▶ **Source passage**:
┄┄┄┄┄┄┄┄┄┄

Photo by Whitehorse Star
FORMER LAWMAKER REMEMBERED – Clive Tanner speaks to the media in 1978 in Whitehorse. The one-time Health minister has died.
Photo by Whitehorse Star
FORMER LAWMAKER REMEMBERED – Clive Tanner speaks to the media in 1978 in Whitehorse. The one-time Health minister has died.
Clive Tanner, who served on the former Yukon Territorial Council from 1970 to 1974, died Sept. 9 in Sidney, B.C. He was 88.
Clive Tanner, who served on the former Yukon Territorial Council from 1970 to 1974, died Sept. 9 in Sidney, B.C. He was 88.
While a member of the council, Tanner also served as the Yukon’s minister of Health.
Late in the 1970s, the territory introduced party-aligned elections to the new Legislative Assembly of Yukon.
Tanner ran as the Yukon Liberal Party candidate in the Porter Creek West riding in the 1978 election. He did not secure the seat as the Yukon Territorial Progressive Conservative Party formed the government under the late Chris Pearson’s leadership.
Tanner relocated to Sidney, owning bookstores there and in Victoria.
The late lawmaker had developed an interest in the Yukon after he had hitchhiked to the territory.
He had been encouraged to relocate here by a driver who had stopped for him, Christine, his wife of 61 years, told the Victoria Times Colonist.

┄┄┄┄┄┄┄┄┄┄

▶ **Supplied material**:
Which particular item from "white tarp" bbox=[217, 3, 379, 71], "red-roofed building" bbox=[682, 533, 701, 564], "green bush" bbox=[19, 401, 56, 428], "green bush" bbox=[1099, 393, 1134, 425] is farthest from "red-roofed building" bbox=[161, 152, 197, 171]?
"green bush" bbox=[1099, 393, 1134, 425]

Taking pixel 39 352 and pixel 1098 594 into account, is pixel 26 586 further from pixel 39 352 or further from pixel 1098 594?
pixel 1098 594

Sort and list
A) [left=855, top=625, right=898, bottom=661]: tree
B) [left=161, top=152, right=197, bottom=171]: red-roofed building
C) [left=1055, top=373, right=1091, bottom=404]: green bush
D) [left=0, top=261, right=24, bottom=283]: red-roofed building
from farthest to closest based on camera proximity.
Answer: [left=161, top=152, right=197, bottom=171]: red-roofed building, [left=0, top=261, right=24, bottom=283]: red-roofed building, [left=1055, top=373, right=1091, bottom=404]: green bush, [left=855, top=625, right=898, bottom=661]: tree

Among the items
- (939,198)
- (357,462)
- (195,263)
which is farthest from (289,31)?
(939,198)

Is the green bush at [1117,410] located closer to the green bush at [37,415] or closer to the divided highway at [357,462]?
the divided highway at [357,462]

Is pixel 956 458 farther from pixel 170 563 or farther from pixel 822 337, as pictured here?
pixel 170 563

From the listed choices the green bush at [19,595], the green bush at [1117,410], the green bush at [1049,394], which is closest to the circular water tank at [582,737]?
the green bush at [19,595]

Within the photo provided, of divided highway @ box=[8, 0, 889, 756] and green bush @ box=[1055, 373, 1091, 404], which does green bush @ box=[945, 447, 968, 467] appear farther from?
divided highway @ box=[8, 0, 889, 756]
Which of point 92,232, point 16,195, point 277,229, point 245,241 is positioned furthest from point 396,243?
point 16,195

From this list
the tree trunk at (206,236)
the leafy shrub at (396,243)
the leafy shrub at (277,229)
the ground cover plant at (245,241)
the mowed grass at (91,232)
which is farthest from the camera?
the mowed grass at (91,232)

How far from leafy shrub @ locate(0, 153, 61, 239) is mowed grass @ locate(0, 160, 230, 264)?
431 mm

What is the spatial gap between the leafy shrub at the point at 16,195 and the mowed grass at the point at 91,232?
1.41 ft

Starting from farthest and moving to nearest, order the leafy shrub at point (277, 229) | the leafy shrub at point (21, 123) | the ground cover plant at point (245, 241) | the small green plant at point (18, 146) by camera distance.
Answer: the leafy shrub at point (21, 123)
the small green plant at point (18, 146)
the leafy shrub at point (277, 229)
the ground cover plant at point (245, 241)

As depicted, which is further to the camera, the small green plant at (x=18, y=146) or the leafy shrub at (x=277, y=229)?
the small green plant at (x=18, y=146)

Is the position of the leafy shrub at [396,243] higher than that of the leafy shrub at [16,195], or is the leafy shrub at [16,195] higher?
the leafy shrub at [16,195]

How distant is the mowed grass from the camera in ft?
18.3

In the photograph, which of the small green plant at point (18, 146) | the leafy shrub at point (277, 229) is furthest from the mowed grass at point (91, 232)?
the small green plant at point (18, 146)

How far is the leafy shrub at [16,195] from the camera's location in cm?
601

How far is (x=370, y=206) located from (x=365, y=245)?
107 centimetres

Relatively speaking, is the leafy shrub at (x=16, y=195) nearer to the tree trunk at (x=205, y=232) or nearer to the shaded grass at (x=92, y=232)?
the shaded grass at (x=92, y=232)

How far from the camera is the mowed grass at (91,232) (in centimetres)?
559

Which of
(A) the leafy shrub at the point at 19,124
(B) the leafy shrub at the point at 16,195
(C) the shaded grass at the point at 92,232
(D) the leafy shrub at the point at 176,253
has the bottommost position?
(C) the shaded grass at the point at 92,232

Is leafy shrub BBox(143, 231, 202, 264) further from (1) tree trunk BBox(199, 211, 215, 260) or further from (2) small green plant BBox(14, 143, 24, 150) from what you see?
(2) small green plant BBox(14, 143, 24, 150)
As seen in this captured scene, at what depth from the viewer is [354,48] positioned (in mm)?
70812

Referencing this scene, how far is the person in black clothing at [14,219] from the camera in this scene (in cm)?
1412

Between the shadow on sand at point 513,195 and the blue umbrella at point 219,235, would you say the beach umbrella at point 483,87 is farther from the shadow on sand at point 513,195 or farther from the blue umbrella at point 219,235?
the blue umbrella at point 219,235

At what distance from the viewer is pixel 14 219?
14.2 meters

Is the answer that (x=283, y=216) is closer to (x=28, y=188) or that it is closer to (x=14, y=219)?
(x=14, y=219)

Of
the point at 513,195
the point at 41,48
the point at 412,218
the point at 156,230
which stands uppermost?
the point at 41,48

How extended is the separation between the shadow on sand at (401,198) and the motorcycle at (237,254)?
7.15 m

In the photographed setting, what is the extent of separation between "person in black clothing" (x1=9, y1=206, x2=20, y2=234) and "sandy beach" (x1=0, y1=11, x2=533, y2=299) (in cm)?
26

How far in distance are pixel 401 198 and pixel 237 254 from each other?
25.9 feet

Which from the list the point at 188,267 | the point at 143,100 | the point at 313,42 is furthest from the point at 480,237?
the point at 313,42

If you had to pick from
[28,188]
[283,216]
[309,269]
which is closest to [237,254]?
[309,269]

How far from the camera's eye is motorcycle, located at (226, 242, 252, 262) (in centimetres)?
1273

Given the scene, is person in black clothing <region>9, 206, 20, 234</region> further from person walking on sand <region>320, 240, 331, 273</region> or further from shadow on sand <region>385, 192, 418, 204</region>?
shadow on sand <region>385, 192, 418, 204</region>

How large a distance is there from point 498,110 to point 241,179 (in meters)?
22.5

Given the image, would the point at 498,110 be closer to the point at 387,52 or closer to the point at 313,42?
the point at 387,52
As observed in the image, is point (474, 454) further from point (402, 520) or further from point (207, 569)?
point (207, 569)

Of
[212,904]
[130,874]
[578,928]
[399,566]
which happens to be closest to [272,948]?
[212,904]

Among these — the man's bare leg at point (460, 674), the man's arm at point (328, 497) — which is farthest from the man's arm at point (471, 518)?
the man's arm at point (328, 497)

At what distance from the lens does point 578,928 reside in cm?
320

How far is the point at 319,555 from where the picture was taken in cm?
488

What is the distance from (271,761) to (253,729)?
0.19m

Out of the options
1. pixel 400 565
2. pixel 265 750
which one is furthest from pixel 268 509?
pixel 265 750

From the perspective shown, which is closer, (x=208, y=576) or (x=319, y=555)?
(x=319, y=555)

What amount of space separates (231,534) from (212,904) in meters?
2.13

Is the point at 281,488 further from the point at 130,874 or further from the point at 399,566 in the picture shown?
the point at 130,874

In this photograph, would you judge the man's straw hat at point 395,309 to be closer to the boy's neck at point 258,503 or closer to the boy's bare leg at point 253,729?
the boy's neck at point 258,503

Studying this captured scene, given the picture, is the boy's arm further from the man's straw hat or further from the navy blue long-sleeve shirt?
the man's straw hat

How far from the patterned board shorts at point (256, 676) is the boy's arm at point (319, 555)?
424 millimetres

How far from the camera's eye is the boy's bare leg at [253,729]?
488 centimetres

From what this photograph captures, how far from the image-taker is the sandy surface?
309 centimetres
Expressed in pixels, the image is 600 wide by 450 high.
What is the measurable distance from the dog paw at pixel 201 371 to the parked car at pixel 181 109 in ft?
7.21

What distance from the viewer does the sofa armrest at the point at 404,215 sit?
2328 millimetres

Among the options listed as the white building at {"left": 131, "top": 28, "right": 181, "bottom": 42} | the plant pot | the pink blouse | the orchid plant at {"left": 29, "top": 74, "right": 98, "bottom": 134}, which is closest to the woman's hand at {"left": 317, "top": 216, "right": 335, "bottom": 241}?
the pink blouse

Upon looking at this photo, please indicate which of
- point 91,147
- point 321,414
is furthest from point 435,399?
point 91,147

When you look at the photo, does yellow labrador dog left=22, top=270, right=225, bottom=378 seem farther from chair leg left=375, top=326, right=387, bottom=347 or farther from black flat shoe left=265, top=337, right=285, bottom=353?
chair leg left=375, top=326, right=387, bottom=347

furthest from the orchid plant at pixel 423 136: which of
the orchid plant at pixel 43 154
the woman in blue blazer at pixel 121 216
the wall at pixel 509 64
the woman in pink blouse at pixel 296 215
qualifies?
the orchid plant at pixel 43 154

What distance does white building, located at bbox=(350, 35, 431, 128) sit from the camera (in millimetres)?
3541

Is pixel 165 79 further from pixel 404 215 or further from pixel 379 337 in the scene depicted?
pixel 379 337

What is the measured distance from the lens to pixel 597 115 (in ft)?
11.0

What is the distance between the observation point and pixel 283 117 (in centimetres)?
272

┄┄┄┄┄┄┄┄┄┄

▶ **Instructions for the task**: Write out everything in the Clive Tanner passage from "Late in the" down to "Chris Pearson’s leadership.", renaming "riding" as "district".

▶ **Written response**:
Late in the 1970s, the territory introduced party-aligned elections to the new Legislative Assembly of Yukon.
Tanner ran as the Yukon Liberal Party candidate in the Porter Creek West district in the 1978 election. He did not secure the seat as the Yukon Territorial Progressive Conservative Party formed the government under the late Chris Pearson’s leadership.